Passage shown:
James Schaffer, Chief Strategy Officer of Worldly, brings us an insight into the importance of impact intelligence to achieve emissions cut by 2030.

Why Is Meeting Net Zero Is Important For the Fashion Industry

With up to 20% of carbon emissions coming from consumer goods and their supply chains, there is an urge for the fashion and apparel industry to be visionary and set ambitious goals, while also addressing the GHG challenges they are currently facing.

For Wordly's Chief Officer, James Schaffer, this real-time change in a rapidly evolving global climate disclosure landscape is changing the game for the apparel industry. Brands and manufacturers need to “Prove their improvement”, or substantiate their goal progress with actionable data and insights, and they need to comply with these rapidly emerging regulatory frameworks.

Job item:
Print, word for word, the portion of the passage on net zero in the fashion industry that opens with the words containing "With up to 20%" and closes with "are currently facing.".

Source material:
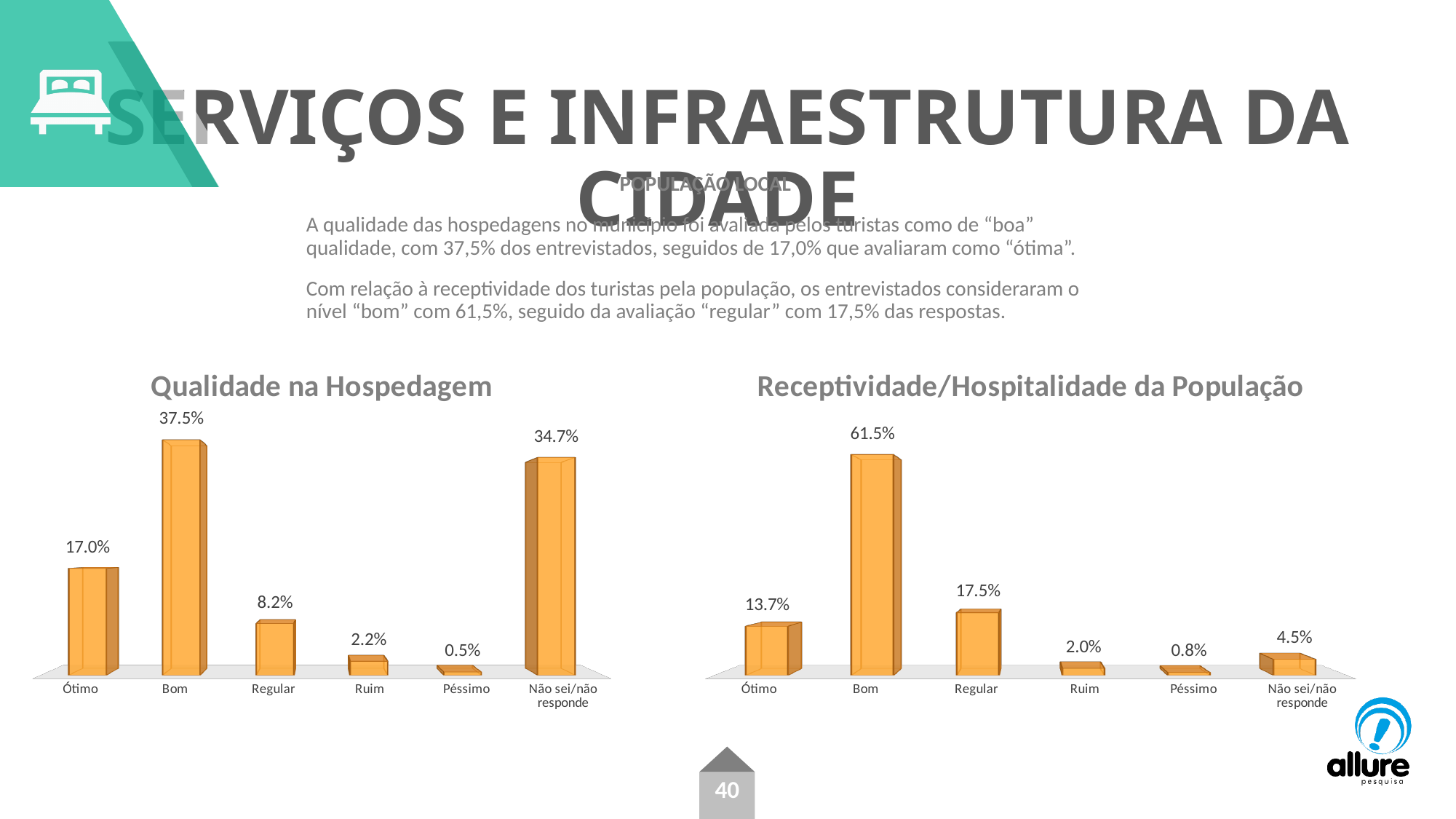
In the 'Qualidade na Hospedagem' chart, how many categories are shown? 6 What is the title of the chart on the right side of the slide? Receptividade/Hospitalidade da População In the 'Receptividade/Hospitalidade da População' chart, what is the value for Regular? 17.5% In the 'Receptividade/Hospitalidade da População' chart, which is larger, Ótimo or Regular? Regular In the 'Qualidade na Hospedagem' chart, what is the difference between Bom and Ótimo? 20.5% In the 'Qualidade na Hospedagem' chart, which category has the lowest value? Péssimo In the 'Qualidade na Hospedagem' chart, what is the value for Não sei/não responde? 34.7% In the 'Receptividade/Hospitalidade da População' chart, which category has the highest value? Bom In the 'Receptividade/Hospitalidade da População' chart, what is the value for Bom? 61.5% In the 'Qualidade na Hospedagem' chart, what is the value for Bom? 37.5% What type of chart is the 'Qualidade na Hospedagem' chart? Bar chart In the 'Receptividade/Hospitalidade da População' chart, what is the difference between Regular and Ótimo? 3.8%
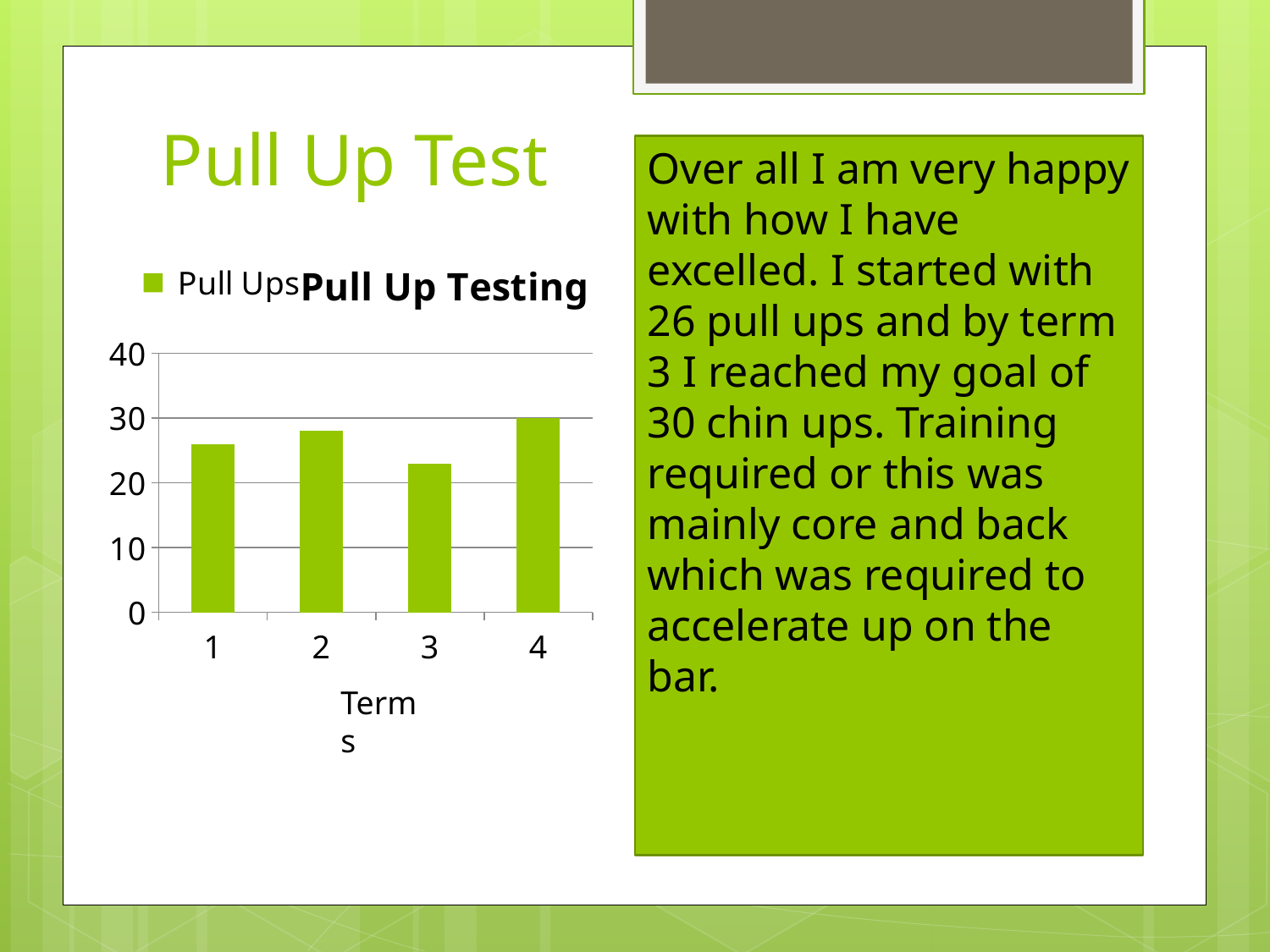
Does the value rise or fall from term 3 to term 4? rise How many series does the legend list? 1 What is the title of the chart? Pull Up Testing Is the value for term 1 greater or less than 20? greater Is the value for term 2 greater or less than 30? less Which term has the highest number of pull ups? 4 How many terms are plotted on the chart? 4 What kind of chart is shown on the slide? bar chart Which is larger, the value for term 2 or the value for term 3? term 2 What is the value for term 4? 30 What series does the chart legend list? Pull Ups Which term has the lowest number of pull ups? 3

Problem solution:
With up to 20% of carbon emissions coming from consumer goods and their supply chains, there is an urge for the fashion and apparel industry to be visionary and set ambitious goals, while also addressing the GHG challenges they are currently facing.